Observatoires de la cruauté
Voici Montaigne, citant Sénèque, dans un passage célèbre du Livre II, chapitre 11, des Essais : « Je ne pouvais pas croire, avant de l’avoir vu moi-même, qu’il puisse y avoir des esprits assez monstrueux pour être capables de commettre des meurtres rien que pour le plaisir, découper à la hache les membres de quelqu’un, s’exciter à inventer des tortures inusitées et des morts nouvelles ; et sans que tout cela soit causé, ni par l’inimitié, ni l’appât du profit, mais à cette seule fin que de jouir du plaisant spectacle des gestes et mouvements pitoyables, des gémissements et des cris lamentables d’un homme mourant dans des souffrances terribles. Voilà certes le point ultime que la cruauté puisse atteindre. Ut homo hominem, non iratus, non timens, tantùm spectaturus occidat. [« Qu’un homme tue un homme sans colère, sans crainte, seulement pour le voir expirer… »][1].»

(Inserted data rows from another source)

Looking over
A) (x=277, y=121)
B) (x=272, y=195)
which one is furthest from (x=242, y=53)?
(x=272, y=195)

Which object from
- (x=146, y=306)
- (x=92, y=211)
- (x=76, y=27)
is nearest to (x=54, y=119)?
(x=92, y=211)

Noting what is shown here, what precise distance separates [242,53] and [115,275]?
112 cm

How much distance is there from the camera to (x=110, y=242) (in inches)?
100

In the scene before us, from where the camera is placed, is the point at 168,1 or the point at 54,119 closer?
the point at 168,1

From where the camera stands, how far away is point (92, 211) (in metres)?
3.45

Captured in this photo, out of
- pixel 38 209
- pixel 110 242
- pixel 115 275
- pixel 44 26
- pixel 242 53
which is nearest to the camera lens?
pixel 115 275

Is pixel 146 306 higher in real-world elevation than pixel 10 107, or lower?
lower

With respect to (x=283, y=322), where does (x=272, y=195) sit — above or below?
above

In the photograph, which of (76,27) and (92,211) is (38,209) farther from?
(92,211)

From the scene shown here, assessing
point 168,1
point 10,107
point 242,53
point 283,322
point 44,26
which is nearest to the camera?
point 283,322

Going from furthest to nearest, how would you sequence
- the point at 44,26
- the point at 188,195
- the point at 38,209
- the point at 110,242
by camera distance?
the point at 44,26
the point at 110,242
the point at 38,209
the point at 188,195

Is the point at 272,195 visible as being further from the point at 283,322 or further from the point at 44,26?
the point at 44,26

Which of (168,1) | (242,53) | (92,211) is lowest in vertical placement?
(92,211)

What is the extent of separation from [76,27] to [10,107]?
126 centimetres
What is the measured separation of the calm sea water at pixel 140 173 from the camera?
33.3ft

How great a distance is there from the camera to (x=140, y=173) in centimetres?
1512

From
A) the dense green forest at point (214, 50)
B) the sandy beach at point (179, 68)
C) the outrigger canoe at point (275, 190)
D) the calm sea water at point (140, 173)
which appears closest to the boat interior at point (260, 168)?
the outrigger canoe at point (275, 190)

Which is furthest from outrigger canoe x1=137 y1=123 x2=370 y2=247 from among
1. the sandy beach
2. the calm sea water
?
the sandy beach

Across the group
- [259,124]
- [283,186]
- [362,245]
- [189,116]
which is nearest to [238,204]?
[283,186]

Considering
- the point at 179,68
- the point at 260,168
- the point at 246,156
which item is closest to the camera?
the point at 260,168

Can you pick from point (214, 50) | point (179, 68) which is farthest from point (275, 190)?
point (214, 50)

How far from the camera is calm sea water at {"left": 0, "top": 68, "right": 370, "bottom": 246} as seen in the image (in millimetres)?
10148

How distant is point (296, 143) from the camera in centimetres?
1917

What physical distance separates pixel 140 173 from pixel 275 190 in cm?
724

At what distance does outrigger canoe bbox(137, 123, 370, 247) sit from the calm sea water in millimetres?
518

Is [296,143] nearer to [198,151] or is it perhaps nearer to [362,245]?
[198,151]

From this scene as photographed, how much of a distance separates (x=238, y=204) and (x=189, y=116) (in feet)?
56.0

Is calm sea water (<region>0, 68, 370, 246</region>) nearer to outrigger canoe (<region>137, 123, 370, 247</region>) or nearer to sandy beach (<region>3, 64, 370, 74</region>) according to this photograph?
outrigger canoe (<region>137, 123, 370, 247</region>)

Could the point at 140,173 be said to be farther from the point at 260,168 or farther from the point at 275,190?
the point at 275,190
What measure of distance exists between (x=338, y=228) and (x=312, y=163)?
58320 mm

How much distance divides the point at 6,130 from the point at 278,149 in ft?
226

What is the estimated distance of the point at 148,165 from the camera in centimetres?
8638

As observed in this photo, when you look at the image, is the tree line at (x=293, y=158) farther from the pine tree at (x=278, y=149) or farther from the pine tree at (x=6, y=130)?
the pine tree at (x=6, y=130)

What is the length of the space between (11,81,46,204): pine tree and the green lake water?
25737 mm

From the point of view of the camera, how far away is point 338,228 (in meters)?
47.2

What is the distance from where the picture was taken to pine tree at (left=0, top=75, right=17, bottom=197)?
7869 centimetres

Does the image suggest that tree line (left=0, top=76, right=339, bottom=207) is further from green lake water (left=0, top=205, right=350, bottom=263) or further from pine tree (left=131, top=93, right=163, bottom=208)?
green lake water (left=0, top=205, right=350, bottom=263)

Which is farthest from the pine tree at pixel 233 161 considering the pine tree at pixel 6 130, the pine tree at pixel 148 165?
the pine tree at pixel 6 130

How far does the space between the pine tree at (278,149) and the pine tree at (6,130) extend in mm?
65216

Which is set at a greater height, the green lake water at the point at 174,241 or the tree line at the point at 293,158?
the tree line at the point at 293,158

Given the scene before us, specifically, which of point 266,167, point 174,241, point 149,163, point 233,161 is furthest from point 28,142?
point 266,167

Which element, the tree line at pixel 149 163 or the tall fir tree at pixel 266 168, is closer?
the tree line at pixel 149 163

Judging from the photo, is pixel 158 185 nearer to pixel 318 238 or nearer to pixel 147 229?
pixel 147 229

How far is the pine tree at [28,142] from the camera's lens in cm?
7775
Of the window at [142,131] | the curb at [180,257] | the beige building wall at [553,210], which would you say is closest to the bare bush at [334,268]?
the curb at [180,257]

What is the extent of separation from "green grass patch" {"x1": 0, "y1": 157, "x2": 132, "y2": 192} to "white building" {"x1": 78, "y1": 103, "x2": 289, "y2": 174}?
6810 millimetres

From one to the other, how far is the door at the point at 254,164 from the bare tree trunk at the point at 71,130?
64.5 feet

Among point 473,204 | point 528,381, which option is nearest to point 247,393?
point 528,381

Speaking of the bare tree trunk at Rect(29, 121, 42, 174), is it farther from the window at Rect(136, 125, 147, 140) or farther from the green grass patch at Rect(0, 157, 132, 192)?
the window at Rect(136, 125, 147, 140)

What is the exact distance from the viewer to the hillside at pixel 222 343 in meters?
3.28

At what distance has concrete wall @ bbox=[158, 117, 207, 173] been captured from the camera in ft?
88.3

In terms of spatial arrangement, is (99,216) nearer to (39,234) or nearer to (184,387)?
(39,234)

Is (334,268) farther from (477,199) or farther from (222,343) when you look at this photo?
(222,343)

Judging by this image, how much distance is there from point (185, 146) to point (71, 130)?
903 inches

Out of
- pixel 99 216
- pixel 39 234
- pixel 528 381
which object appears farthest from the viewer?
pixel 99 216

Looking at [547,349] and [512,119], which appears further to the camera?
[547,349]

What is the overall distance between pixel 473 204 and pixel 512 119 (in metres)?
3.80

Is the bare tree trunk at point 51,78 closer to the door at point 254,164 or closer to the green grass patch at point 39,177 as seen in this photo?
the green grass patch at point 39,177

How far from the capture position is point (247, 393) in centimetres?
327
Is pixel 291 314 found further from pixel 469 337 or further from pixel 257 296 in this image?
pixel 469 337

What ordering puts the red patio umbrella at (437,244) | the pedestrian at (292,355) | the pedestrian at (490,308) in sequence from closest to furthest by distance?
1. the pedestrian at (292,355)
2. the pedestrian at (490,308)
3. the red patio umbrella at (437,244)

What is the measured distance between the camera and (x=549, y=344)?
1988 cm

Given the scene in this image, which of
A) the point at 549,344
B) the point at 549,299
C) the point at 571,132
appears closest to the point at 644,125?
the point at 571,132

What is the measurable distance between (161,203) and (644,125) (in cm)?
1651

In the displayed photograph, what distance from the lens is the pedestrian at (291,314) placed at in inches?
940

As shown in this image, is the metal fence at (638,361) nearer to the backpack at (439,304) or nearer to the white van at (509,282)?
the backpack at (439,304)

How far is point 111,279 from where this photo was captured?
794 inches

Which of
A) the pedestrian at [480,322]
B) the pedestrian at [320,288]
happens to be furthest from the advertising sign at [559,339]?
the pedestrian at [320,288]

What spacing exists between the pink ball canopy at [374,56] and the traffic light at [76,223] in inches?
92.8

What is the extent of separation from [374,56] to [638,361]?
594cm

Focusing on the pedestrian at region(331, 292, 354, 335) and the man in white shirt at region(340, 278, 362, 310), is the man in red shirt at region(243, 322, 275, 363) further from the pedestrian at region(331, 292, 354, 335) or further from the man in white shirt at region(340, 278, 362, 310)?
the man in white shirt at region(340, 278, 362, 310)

Quatre siècles et demi plus tard, combien d’entre nous se reconnaissent dans ces mots ? Non pas parce que nous avons assisté nous-mêmes à ces scènes atroces, mais parce qu’elles font irruption dans notre quotidien par le biais des images, qu’elles nous interpellent, nous incitent à la réflexion, et parce que nous avons appris à les différencier de la violence inhérente à tout conflit armé. Car ce n’est pas simplement de violence qu’il s’agit : nous vivons sous l’empire de la cruauté. Cruauté des bombardements délibérés d’hôpitaux et d’écoles en Ukraine et dans la bande de Gaza, en violation des règles du droit international. Cruauté du traitement des prisonniers israéliens entre les mains du Hamas, cruauté du blocus humanitaire initié par le gouvernement d’Israël dans le but d’affamer des civils palestiniens pris au piège, cruauté des enlèvements d’enfants ukrainiens, cruauté de l’emploi massif de la torture dans les prisons syriennes ou iraniennes, auxquelles fait désormais écho la cruauté de démocraties illibérales comme les États-Unis, notamment dans le domaine de la politique migratoire.